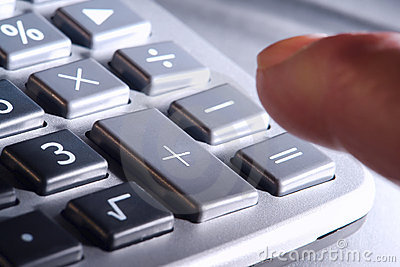 Finger over Calculator Keypad Plus and Equal Signs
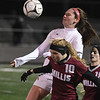 JIM VAIKNORAS/photo Amesbury's McKenna Hallinan goes up for a header with Millis player Erin Mundy during their state semi-final game at Mansfield High School Wednesday. Amesbury lost the game 2-1.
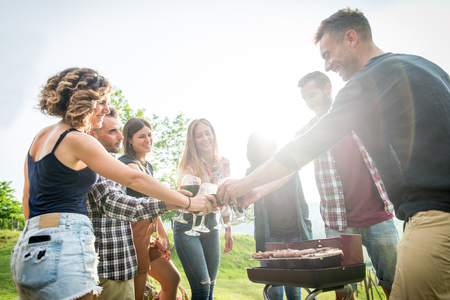 Group of young happy friends having fun outdoors Stock Photo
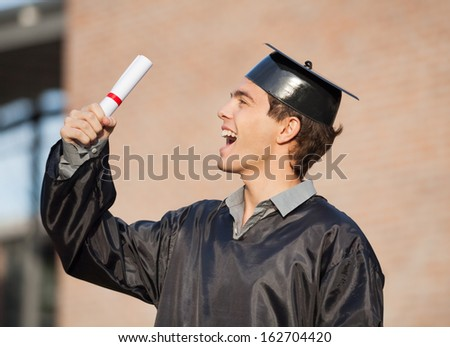 Excited male student holding diploma on graduation day in college - stock photo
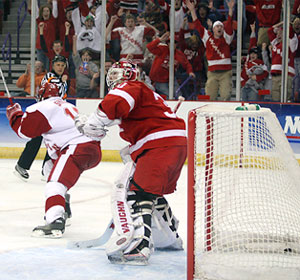 Jack Skille scores in the third overtime to send Wisconsin to its first Frozen Four since 1992. (photos: Neil Ament)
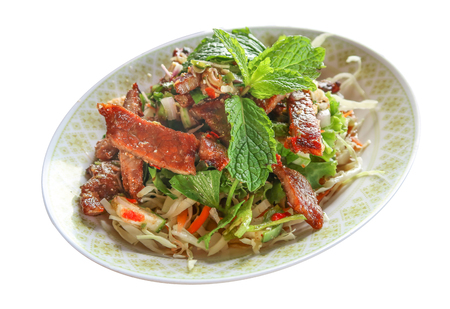Sliced grilled beef salad, Thai food in green dish on white background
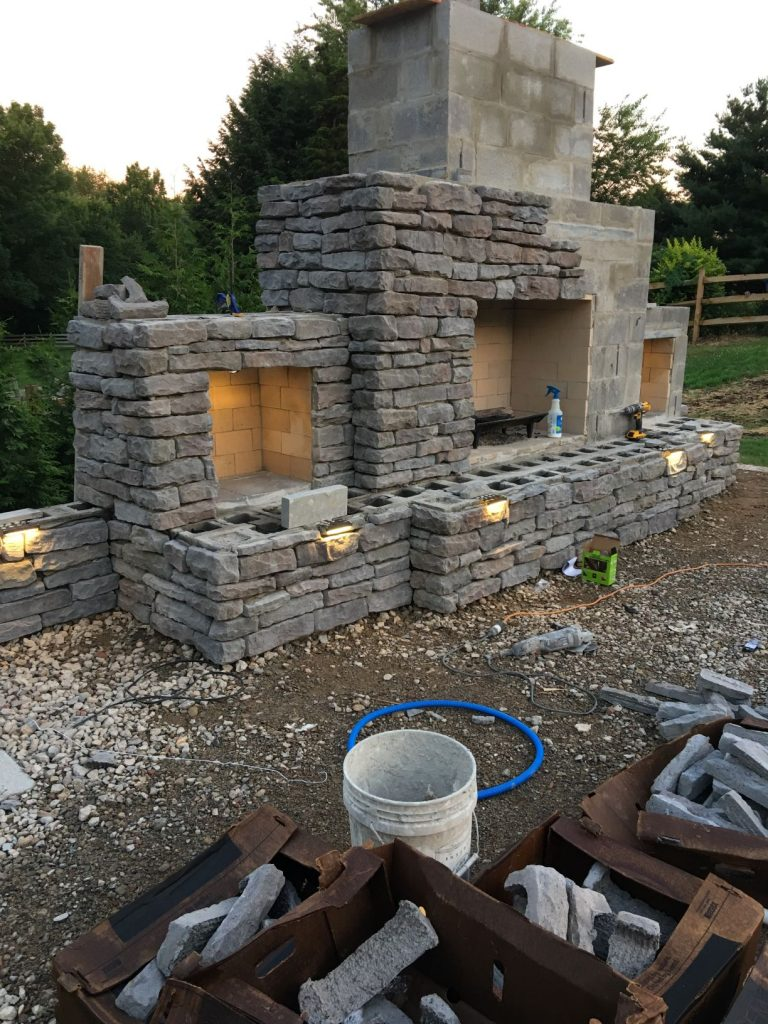 Masonry construction outdoor fireplace with storage and concrete lintels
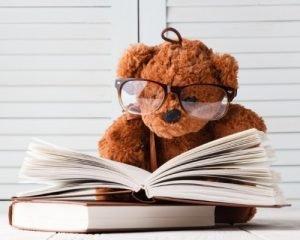 stuffed teddy bear reading a book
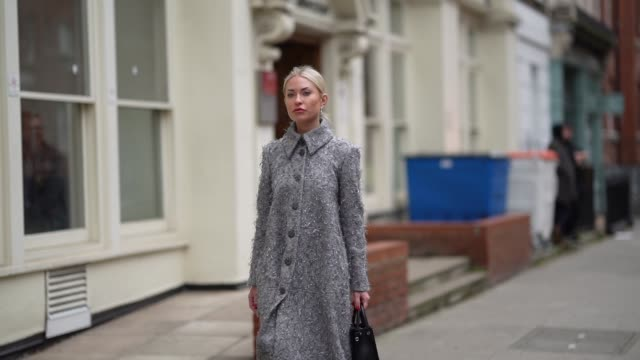 guest wears a gray long coat, a dior bag, pointy glitter shoes, earrings, during london fashion week february 2020 on february 17, 2020 in london,... - glittering stock videos & royalty-free footage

....

TASK DETAILS
Write out the whole listing exactly, and drop the pictures.

ANSWER
 Finger over Calculator Keypad Plus and Equal Signs
 JIM VAIKNORAS/photo Amesbury's McKenna Hallinan goes up for a header with Millis player Erin Mundy during their state semi-final game at Mansfield High School Wednesday. Amesbury lost the game 2-1.
 Group of young happy friends having fun outdoors Stock Photo
 Excited male student holding diploma on graduation day in college - stock photo
 Jack Skille scores in the third overtime to send Wisconsin to its first Frozen Four since 1992. (photos: Neil Ament)
Sliced grilled beef salad, Thai food in green dish on white background
 Masonry construction outdoor fireplace with storage and concrete lintels
 stuffed teddy bear reading a book
 guest wears a gray long coat, a dior bag, pointy glitter shoes, earrings, during london fashion week february 2020 on february 17, 2020 in london,... - glittering stock videos & royalty-free footage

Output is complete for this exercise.